Evet,  mezuniyet. Mezuniyetler. “Mezun,” yani “izin” almış, yani şunu bunu yapmaya yetkili, kompetan, kalifiye olmak. Kapanan ve açılan kapılar. Bitişler ve başlangıçlar — değişik açılardan Hocalık başka, öğrencilik başka. Güya ortada bir tek olay var: ister orta, ister yüksek öğretim/öğrenim. Ama iki ayrı noktadan bakıyorsunuz ve sonuçta farklı şeyler haline geliyor. Kendi diploma törenimi hatırladım, tâ 1968’de, neredeyse elli yıl önce. O yaştayken, henüz sadece kendi küçücük tecrübeniz ve çok sınırlı ufkunuz var; hareket halinde ve gelip geçici olan sizsiniz; bir ucundan girip diğer ucundan çıktığınız kurumun öbür yanını, bir ömür boyu tekkeyi bekleyenleri algılamıyorsunuz. Oysa siz gidiyorsunuz ve onlar kalıyor; sonraki ve daha sonraki ve daha daha sonraki kuşaklara ders anlatmayı, sınav yapmayı, tezlerini okumayı, sonunda da diploma vermeyi sürdürüyorlar. Bunun ne demek olduğunu, kendim yolun öte tarafına geçtiğimde anladım. Bu sefer siz hep orada duruyorsunuz ve göçmen kuşları andıran farklı nesiller bahçenize bir konup bir kalkıyor. Prensip olarak sonsuz bir seri. Onlar kendilerini o an için benzersiz  sanıyor. Sizse güz bağında salkımların ve tanelerin tekrarını düşünüyorsunuz. Toplumları toplum yapan döngülerin akışını.

 

Kızımın ve sınıf arkadaşlarının birkaç yıllığına kurduğu dünya dağılırken kapıldıkları telâşlı sevinç ve tedirgin, bilinmezliklerle dolu heyecanı da böyle seyrettim, her iki uçtan. Nâzım kadar epik boyutlarda olmasa da, “on dokuz yaşıma” rastlamış gibi oldum: “birbirimizi birde tanıdık  / oysa birbirimizin yüzünü görmüşlüğümüz yoktu / fotoğraflarımızı bile / (…) / ağzında ham bir elmanın tadı dünya / (…) / gözünde türkülerin boyu kilometre kilometre ölümün boyu bir karış / ve haberi yok başına geleceklerin hiçbirinden…”  Sessizliğe gömüldüm. Sordular, nedir bu halin diye. Banallikten korktum. Anlatamadım.

^^^^

▶ Yönergeler:
(1) Mezuniyet üzerine yazıdan "Kızımın ve sınıf" ifadesinden "Banallikten korktum. Anlatamadım." ifadesine kadar olan bölümü hiçbir değişiklik yapmadan alıntılayın.
(2) Mezuniyet üzerine yazının "Evet, mezuniyet." sözleriyle başlayan paragrafını, ana bilgilerini koruyarak madde madde yeniden yazın.

^^^^

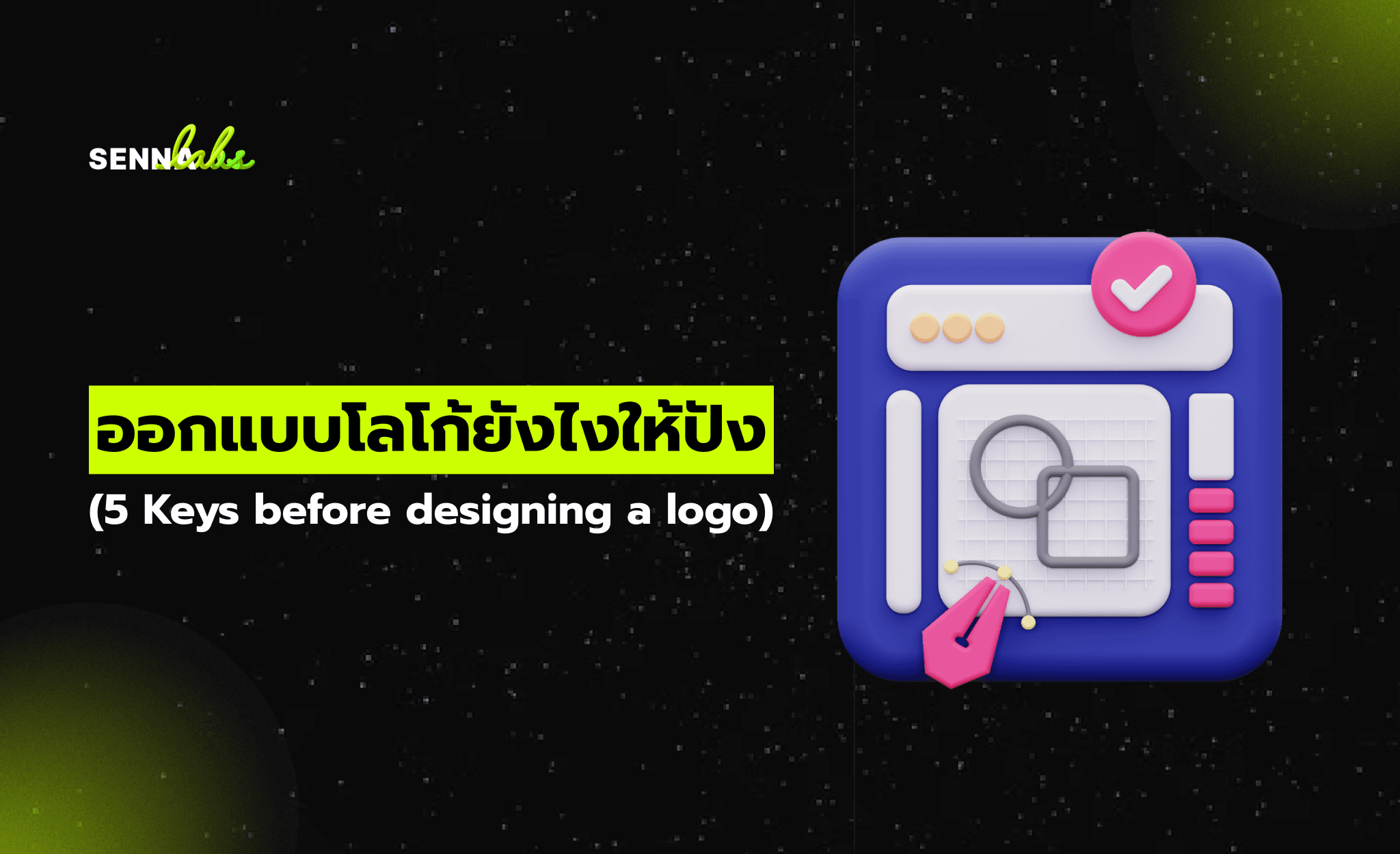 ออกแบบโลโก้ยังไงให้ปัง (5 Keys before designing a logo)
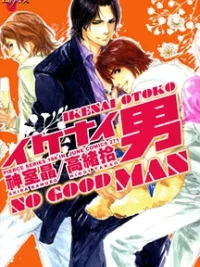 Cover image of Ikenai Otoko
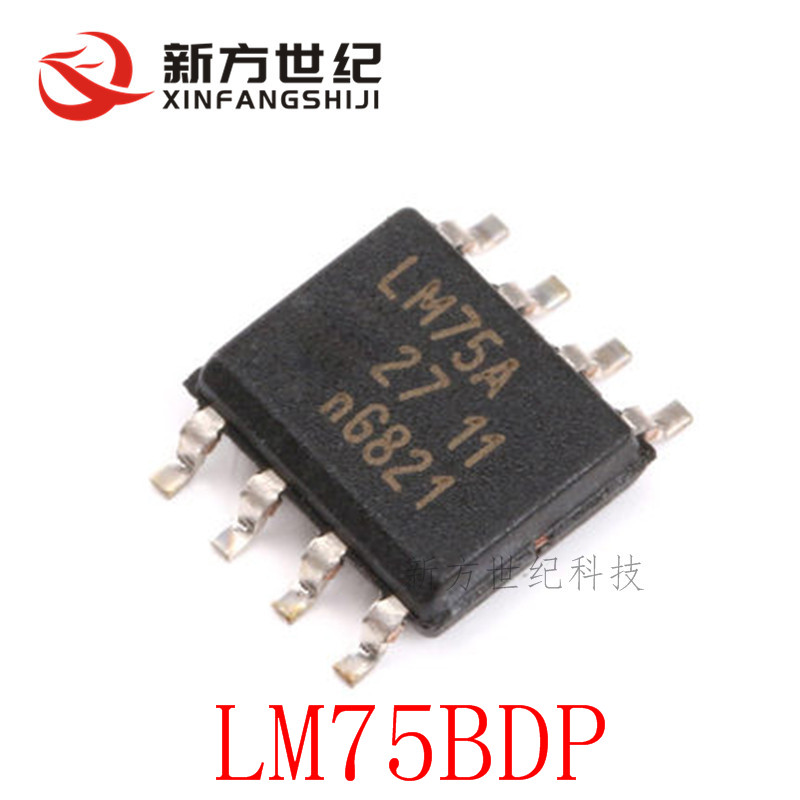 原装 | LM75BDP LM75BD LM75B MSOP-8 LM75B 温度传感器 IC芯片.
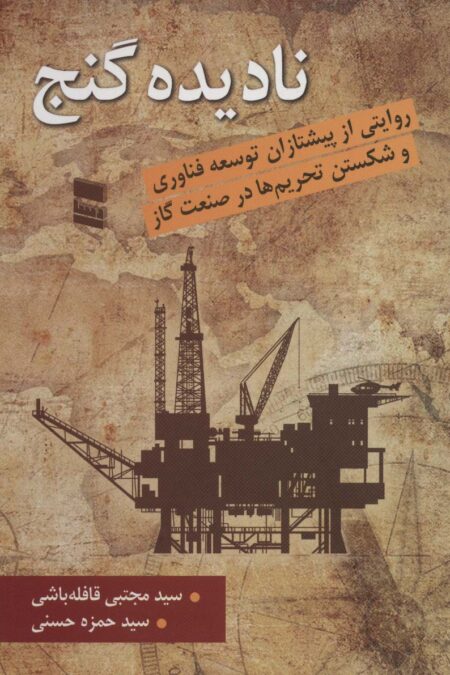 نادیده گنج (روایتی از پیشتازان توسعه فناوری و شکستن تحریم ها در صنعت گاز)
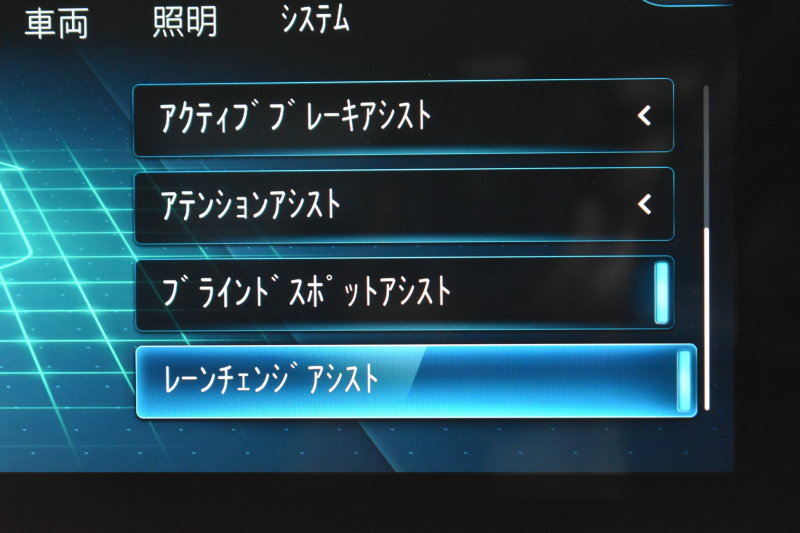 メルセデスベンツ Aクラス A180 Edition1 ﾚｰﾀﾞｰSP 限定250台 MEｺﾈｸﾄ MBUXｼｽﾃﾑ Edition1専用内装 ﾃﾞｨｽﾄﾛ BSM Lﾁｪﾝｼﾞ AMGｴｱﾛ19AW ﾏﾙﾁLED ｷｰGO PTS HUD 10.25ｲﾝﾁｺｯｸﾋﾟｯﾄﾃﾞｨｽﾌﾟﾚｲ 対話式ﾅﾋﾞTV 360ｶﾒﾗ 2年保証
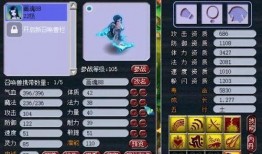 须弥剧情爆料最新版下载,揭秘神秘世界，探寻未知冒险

^^^^

▶ Cevap listesi:
(1)
Kızımın ve sınıf arkadaşlarının birkaç yıllığına kurduğu dünya dağılırken kapıldıkları telâşlı sevinç ve tedirgin, bilinmezliklerle dolu heyecanı da böyle seyrettim, her iki uçtan. Nâzım kadar epik boyutlarda olmasa da, “on dokuz yaşıma” rastlamış gibi oldum: “birbirimizi birde tanıdık  / oysa birbirimizin yüzünü görmüşlüğümüz yoktu / fotoğraflarımızı bile / (…) / ağzında ham bir elmanın tadı dünya / (…) / gözünde türkülerin boyu kilometre kilometre ölümün boyu bir karış / ve haberi yok başına geleceklerin hiçbirinden…”  Sessizliğe gömüldüm. Sordular, nedir bu halin diye. Banallikten korktum. Anlatamadım.

(2)
- "Mezun" olmak, "izin" almış olmak demektir: bir işi yapmaya yetkili, kompetan ve kalifiye olmak. Mezuniyet hem bir bitiş hem bir başlangıçtır.
- Ortada tek bir öğretim olayı vardır. Ancak hocalığın ve öğrenciliğin iki ayrı noktasından bakıldığında bu olay farklı şeylere dönüşür.
- Yazar, 1968'deki, yani neredeyse elli yıl önceki kendi diploma törenini hatırlar.
- Öğrenci genç yaşta yalnızca kendi küçük tecrübesine ve sınırlı bir ufka sahiptir. Kurumdan gelip geçen odur ve orada bir ömür boyu kalanları algılamaz.
- Kalanlar, sonraki kuşaklara ders anlatmayı, sınav yapmayı, tez okumayı ve diploma vermeyi sürdürür.
- Yazar bunun anlamını yolun öte tarafına geçtiğinde kavramıştır. Artık hep orada duran kendisidir, nesiller ise göçmen kuşlar gibi konup kalkar.
- Öğrenciler kendilerini o an için benzersiz sanır. Hoca ise tekrarı ve toplumları toplum yapan döngülerin akışını düşünür.